A consistency boundary. It is independent from the Task abstraction.

Event

Represents a state change or business fact.

An Event is not only history; it can also act as a connection point that starts follow-up processing. Follow-up processing at Event publication can be synchronous or asynchronous. Synchronous processing runs within the publisher’s execution flow and completes within the same Task or close to the Transaction boundary. Asynchronous processing is started as a separate Task triggered by the Event and is managed independently from the caller’s completion. This allows CNCF to separate the synchronous core of a Command from synchronous or asynchronous derived processing that follows Event publication.

Summary

CNCF Job Management separates business intent from execution management. A Command represents what should be done, while a Job manages how it was executed, what state it is in, and what result it produced.

This enables synchronous execution, synchronous execution with history, asynchronous execution, and synchronous execution with asynchronous continuation to be handled through a consistent model. The five-layer Saga–Job–Task–Transaction–Event model further separates long-running processes, work units, consistency boundaries, and business events.

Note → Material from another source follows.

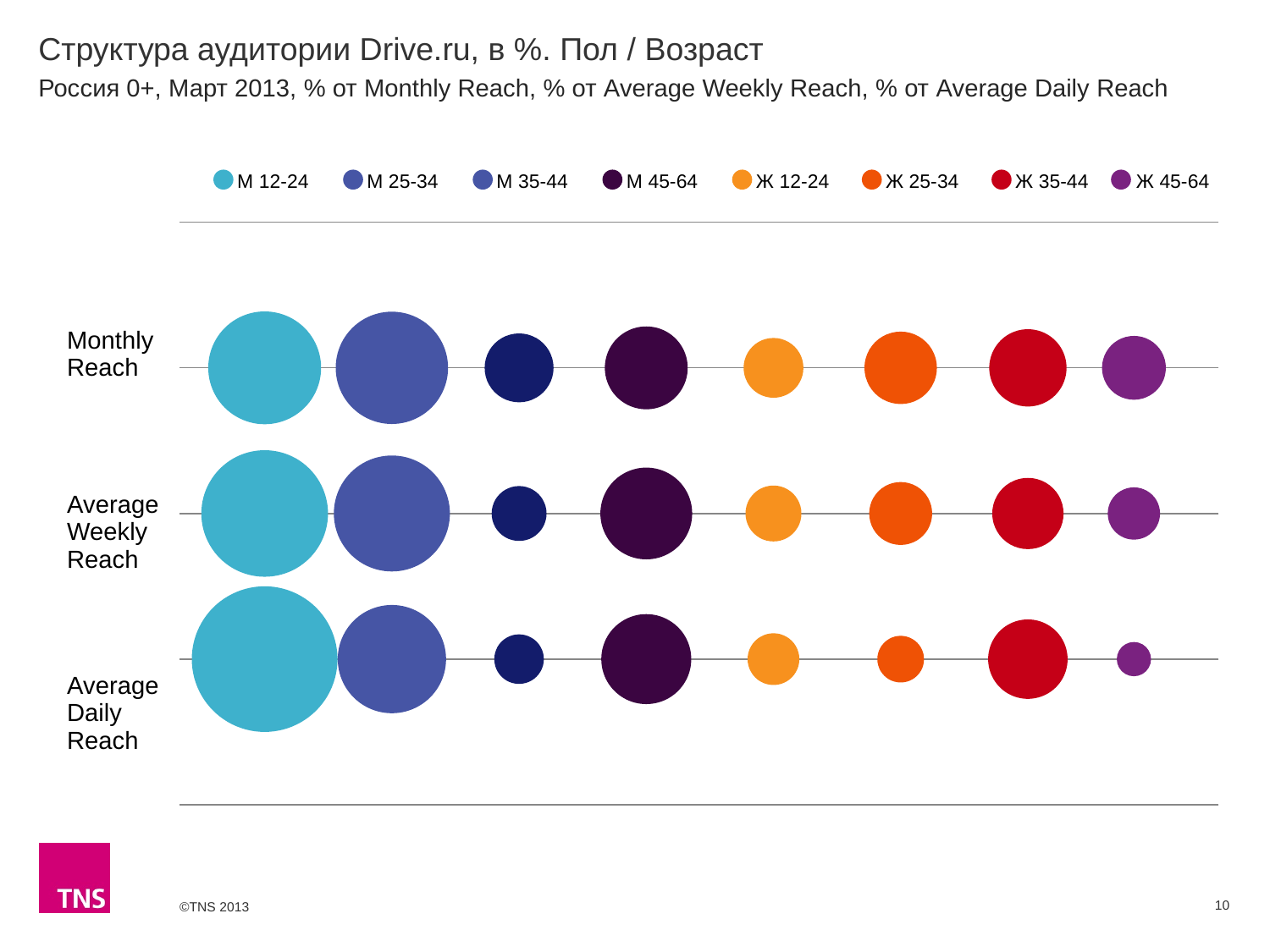
In the Average Daily Reach row, which series has the smallest bubble? Ж 45-64 What kind of chart is shown on the slide? bubble chart How many series does the legend list? 8 Does the Ж 45-64 bubble get larger or smaller going from Monthly Reach to Average Daily Reach? smaller Does the М 12-24 bubble get larger or smaller going from Monthly Reach to Average Daily Reach? larger In the Monthly Reach row, which bubble is larger: М 12-24 or Ж 45-64? М 12-24 In the Average Daily Reach row, which series has the largest bubble? М 12-24 In the Average Daily Reach row, which bubble is larger: М 45-64 or Ж 25-34? М 45-64 How many reach categories (rows) are plotted on the chart? 3 Which website's audience structure does the chart title refer to? Drive.ru In the Average Weekly Reach row, which bubble is larger: М 25-34 or М 35-44? М 25-34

In the AI era, the execution data retained by Job Management becomes an important knowledge source for failure analysis, auditing, performance analysis, and operational automation.

References

Glossary

Cloud Native Component Framework (CNCF)

Cloud Native Component Framework (CNCF) is a framework for executing cloud application components using a single, consistent execution model. Centered on the structure of Component, Service, and Operation, it enables the same Operation to be reused across different execution forms such as command, server (REST / OpenAPI), client, and script. By centralizing quality attributes required for cloud applications—such as logging, error handling, configuration, and deployment—within the framework, components can focus on implementing domain logic. CNCF is designed as an execution foundation for literate model-driven development and AI-assisted development, separating what is executed from how it is invoked.

error

A generic term used broadly in practice. In software engineering, it is ambiguous and may denote bugs or failures in general. In SimpleModeling, Error is treated as a broad label, with specifics clarified as Mistake, Defect, Fault, Failure, or Deviation.